Chrysostom: “bring all the things of your heart to light so that the darkness can be exposed and removed”. This is extremely descriptive of the pattern of the Christian life. We open our hearts constantly to God so that we may be exposed and then confess and then healed. If there is a good reason for the sacrament of confession it is this. By confessing us to another it forces us to come face to face with the condition of our heart. It is too easy to lie to ourselves when we really on a relationship of just me and Jesus. Unfortunately, Jesus often becomes an image of our own soul in this scenario.

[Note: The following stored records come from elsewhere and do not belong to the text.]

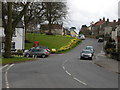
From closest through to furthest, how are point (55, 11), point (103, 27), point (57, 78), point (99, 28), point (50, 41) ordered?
point (57, 78) → point (55, 11) → point (50, 41) → point (103, 27) → point (99, 28)

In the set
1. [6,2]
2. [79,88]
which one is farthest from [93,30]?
[79,88]

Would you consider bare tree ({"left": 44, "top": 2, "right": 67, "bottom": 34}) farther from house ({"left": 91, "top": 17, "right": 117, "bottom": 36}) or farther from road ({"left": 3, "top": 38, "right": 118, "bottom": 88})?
house ({"left": 91, "top": 17, "right": 117, "bottom": 36})

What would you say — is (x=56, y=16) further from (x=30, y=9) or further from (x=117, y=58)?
(x=117, y=58)

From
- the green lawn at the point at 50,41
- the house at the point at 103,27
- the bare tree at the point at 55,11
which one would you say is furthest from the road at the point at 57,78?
the house at the point at 103,27

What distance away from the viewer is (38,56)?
3878 centimetres

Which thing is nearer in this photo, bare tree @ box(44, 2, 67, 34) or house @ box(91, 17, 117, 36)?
bare tree @ box(44, 2, 67, 34)

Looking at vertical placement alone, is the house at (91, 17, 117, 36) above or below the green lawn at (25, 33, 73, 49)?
above

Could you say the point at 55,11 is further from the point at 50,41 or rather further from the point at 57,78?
the point at 57,78

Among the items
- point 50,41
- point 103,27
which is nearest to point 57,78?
→ point 50,41

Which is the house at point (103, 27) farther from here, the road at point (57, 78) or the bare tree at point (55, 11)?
the road at point (57, 78)

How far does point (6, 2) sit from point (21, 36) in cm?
2228

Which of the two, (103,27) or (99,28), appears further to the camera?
(99,28)

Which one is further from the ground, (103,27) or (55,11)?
(55,11)

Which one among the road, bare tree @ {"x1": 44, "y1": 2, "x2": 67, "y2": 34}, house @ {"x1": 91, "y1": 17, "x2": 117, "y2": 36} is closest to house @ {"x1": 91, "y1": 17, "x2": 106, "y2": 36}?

This exposure to the light can be depressing and painful. The saints speak often of this experience. Often upon beginning this path, one may feel he is worse than before he embraced the path of salvation. Before embarking on this path, man was deceived about his own condition, now he sees his self in new light and it looks dark. One must trust in the transforming grace of God. Once healing takes place, the process begins anew. In fact, the closer one gets to the light of Christ, the more of one’s sin he will see. This explains the saint’s attitude toward themselves. Those in this life closest to God always see themselves as the darkest sinners and most unworthy of Grace.
II. Be careful how you walk
A. Be wise 15 See then that you walk circumspectly, not as fools but as wise, 16 redeeming the time, because the days are evil. 17 Therefore do not be unwise, but understand what the will of the Lord is.
Paul exhorts to wisdom. In fact wisdom is defined not as knowledge but the application of God’s truth to life. It is the “living out” of God’s will. We are to ”redeem the time” meaing to buy up every opportunity to do good. Col.4:5
B. Be filled with the spirit 18 And do not be drunk with wine, in which is dissipation; but be filled with the Spirit, 19 speaking to one another in psalms and hymns and spiritual songs, singing and making melody in your heart to the Lord, 20 giving thanks always for all things to God the Father in the name of our Lord Jesus Christ,
This passage seems related to our worship. To be “drunk with wine” is reference to their old way of worship, and maybe referring to excess at agape meals (1 Cor. 11:17ff). This seems apparent because the rest of the passage refers to attentiveness in worship. One can’t be attentive to God if one’s senses are dulled through intoxication. Vs. 19-20 are perfect descriptions of early Christian worship. One only has to look to places such as the Didache or Justin Martyr to sees these early forms of liturgical worship. The Church coming out of Judaism respecting and continued the forms of synagogical and temple worship. Psalms, hymn, and spiritual songs along with the reading of Scripture formed the worship attached by the service of the Eucharist. In fact, in this passage the heart of worship experience in made clear as everything culminates in giving thanks to God. This is what we as Orthodox do every time we gather, we give thanks to God through the breaking of the bread.
Chrysostom: “in your hearts” means with understanding and attention. “For those who give no heed merely sing, uttering word, while their heart is roaming elsewhere.” Jerome: give thanks to the Lord in the good times and bad.